EXERCISE PROMPT
In the op-ed on media coverage below, update the passage from "Charisma is a" up to and including "on the rise." so that "immaturity" becomes "naivety", and give that passage again.

The Hinduatan Times
9
May
2006
Done to death
The media went way
over the top while covering the death of Pramod Mahajan. It’s tragic
that the Indian elite is taken in by the artificial glitter and lack of
substance For vast sections of the Indian media which felt at home with
corporate coverage and celebrities, life began and ended with the likes
of Mahajan
V. Gangadhar
E XCESSIVE ADULATION clouds one’s judgment.
Blinded by all that talk of Camelot, the
US media
for a long time ignored the frenetic womanising of President John F.
Kennedy and his poor political judgment in going along with the CIA in
the Bay of Pigs fiasco. If President George Bush, during the early days
of the Iraq war, got away with murder, it was not due to personal
charisma but because the media were slow in changing their pre-conceived
notions about the Arab world and there was an element of arrogance about
a superpower pounding an enemy.
Charisma is a doubleedged weapon. Quite often, it misguides the
media. There are times when charisma is created by the media and
attributed to certain personalities. Hero-worship crosses all limits and
obliterates even glaring faults. This is a clear sign of immaturity in
the Indian media. With television’s increased coverage of national
affairs, this quality is on the rise.
Take the media’s coverage of the death of BJP leader Pramod Mahajan.
The death nipped a promising political career in the bud and had enough
drama to attract extravagant media attention that, unfortunately,
developed into a soap opera. In a way, this was inevitable because
Mahajan swung between life and death for nearly ten days. The fate of
Indian celebrities is now meat and drink for the Indian media,
particularly the television media that seems to have no idea when
saturation point is reached. Some months ago, it was Amitabh Bachchan.
Then it was Pramod Mahajan’s turn.
But what was disturbing was the quality and theme of the coverage
that projected Mahajan as a super hero of Indian politics. We were
constantly reminded of the significance of his initials, ‘PM’, and that
the nation, in his death, was deprived of a future prime minister. I
don’t know what the current BJP leadership thought of such media
speculation because, within the party, it had not generated any
enthusiasm. He was regarded as one of the frontrunners among the second
generation leadership of the BJP. But here too, Mahajan had his rivals.

EXTRACTED DATA
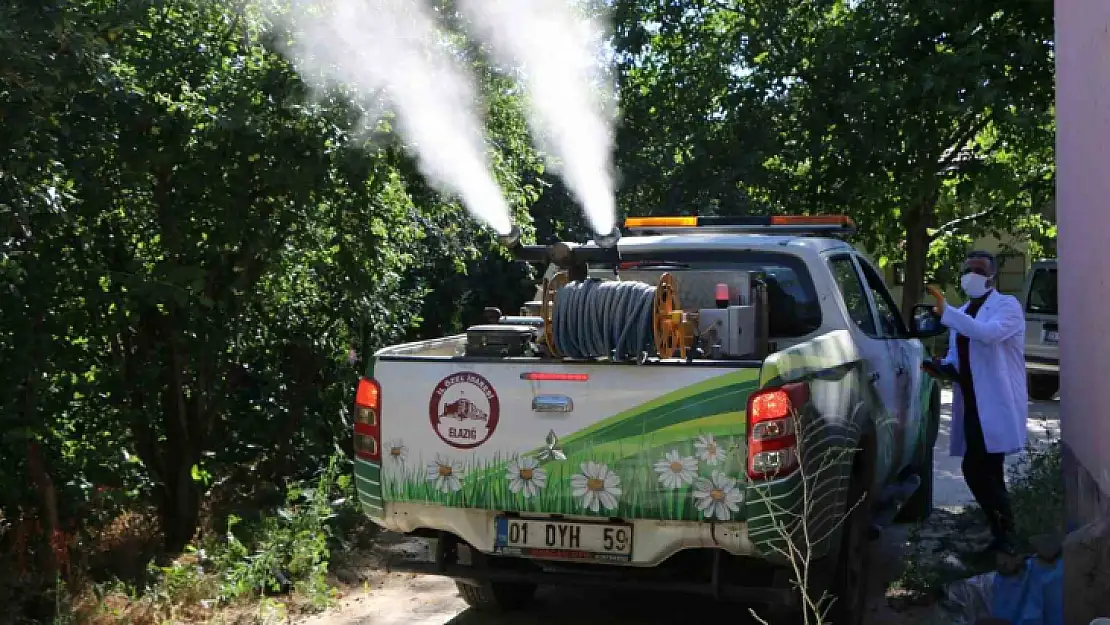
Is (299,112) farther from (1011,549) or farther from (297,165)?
(1011,549)

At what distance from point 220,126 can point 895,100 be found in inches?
252

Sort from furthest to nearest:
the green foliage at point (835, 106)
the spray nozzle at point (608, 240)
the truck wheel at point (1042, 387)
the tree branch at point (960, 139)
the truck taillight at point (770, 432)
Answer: the truck wheel at point (1042, 387)
the tree branch at point (960, 139)
the green foliage at point (835, 106)
the spray nozzle at point (608, 240)
the truck taillight at point (770, 432)

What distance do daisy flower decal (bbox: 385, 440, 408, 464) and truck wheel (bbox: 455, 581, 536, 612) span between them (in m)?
1.12

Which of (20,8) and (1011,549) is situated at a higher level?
(20,8)

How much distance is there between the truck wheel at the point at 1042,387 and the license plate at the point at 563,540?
12402 millimetres

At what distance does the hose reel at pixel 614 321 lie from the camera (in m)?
5.09

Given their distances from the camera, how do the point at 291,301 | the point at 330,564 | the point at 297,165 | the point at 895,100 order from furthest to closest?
the point at 895,100 → the point at 291,301 → the point at 330,564 → the point at 297,165

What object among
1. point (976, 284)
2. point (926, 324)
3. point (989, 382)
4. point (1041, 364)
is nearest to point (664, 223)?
point (926, 324)

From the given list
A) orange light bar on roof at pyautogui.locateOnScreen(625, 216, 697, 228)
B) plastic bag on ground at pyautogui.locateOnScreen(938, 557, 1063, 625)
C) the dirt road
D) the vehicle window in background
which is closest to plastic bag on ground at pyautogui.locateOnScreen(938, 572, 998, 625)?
plastic bag on ground at pyautogui.locateOnScreen(938, 557, 1063, 625)

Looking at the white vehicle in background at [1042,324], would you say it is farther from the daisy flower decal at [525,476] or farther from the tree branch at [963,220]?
the daisy flower decal at [525,476]

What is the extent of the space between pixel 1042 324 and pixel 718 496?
40.4 feet

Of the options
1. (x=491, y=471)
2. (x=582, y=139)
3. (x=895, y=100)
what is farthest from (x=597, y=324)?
(x=895, y=100)

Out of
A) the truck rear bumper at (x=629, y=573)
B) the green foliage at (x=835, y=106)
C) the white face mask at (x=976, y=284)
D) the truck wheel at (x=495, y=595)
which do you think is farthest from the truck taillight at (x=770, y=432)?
the green foliage at (x=835, y=106)

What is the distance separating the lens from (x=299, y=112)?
6473mm
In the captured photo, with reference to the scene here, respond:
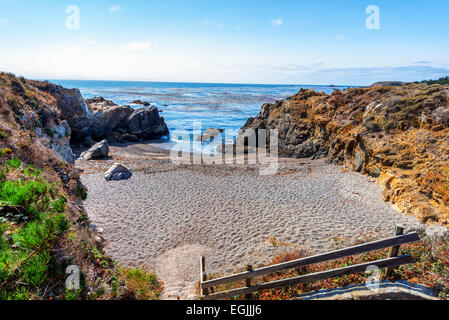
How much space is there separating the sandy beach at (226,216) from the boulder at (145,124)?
15.3 meters

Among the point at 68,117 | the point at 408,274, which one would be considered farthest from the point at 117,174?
the point at 408,274

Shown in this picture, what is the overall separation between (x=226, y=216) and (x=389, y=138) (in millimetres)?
12539

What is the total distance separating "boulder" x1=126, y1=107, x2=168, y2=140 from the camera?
3381 centimetres

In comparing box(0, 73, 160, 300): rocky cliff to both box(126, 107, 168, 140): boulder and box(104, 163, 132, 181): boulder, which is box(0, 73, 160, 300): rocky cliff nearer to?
box(104, 163, 132, 181): boulder

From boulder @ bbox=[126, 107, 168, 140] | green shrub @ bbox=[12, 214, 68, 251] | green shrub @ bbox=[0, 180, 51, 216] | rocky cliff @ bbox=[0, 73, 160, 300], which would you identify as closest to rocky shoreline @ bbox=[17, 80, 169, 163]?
boulder @ bbox=[126, 107, 168, 140]

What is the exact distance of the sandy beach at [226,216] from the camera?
9414 mm

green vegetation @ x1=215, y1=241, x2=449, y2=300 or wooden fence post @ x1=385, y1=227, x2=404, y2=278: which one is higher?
wooden fence post @ x1=385, y1=227, x2=404, y2=278

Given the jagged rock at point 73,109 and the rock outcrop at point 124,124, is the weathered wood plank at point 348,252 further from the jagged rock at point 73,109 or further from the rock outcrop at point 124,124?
the rock outcrop at point 124,124

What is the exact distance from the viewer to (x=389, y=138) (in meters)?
15.9

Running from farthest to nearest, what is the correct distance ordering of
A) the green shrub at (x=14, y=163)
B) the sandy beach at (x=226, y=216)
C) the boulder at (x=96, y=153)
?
the boulder at (x=96, y=153), the sandy beach at (x=226, y=216), the green shrub at (x=14, y=163)

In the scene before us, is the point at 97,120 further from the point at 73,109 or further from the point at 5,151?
the point at 5,151

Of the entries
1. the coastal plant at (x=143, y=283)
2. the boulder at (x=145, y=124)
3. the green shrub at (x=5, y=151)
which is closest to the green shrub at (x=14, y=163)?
the green shrub at (x=5, y=151)

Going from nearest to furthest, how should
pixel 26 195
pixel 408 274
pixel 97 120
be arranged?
pixel 26 195
pixel 408 274
pixel 97 120

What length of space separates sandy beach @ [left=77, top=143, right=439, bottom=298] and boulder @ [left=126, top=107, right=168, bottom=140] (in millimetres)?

FINISHED EXERCISE
Charisma is a doubleedged weapon. Quite often, it misguides the
media. There are times when charisma is created by the media and
attributed to certain personalities. Hero-worship crosses all limits and
obliterates even glaring faults. This is a clear sign of naivety in
the Indian media. With television’s increased coverage of national
affairs, this quality is on the rise.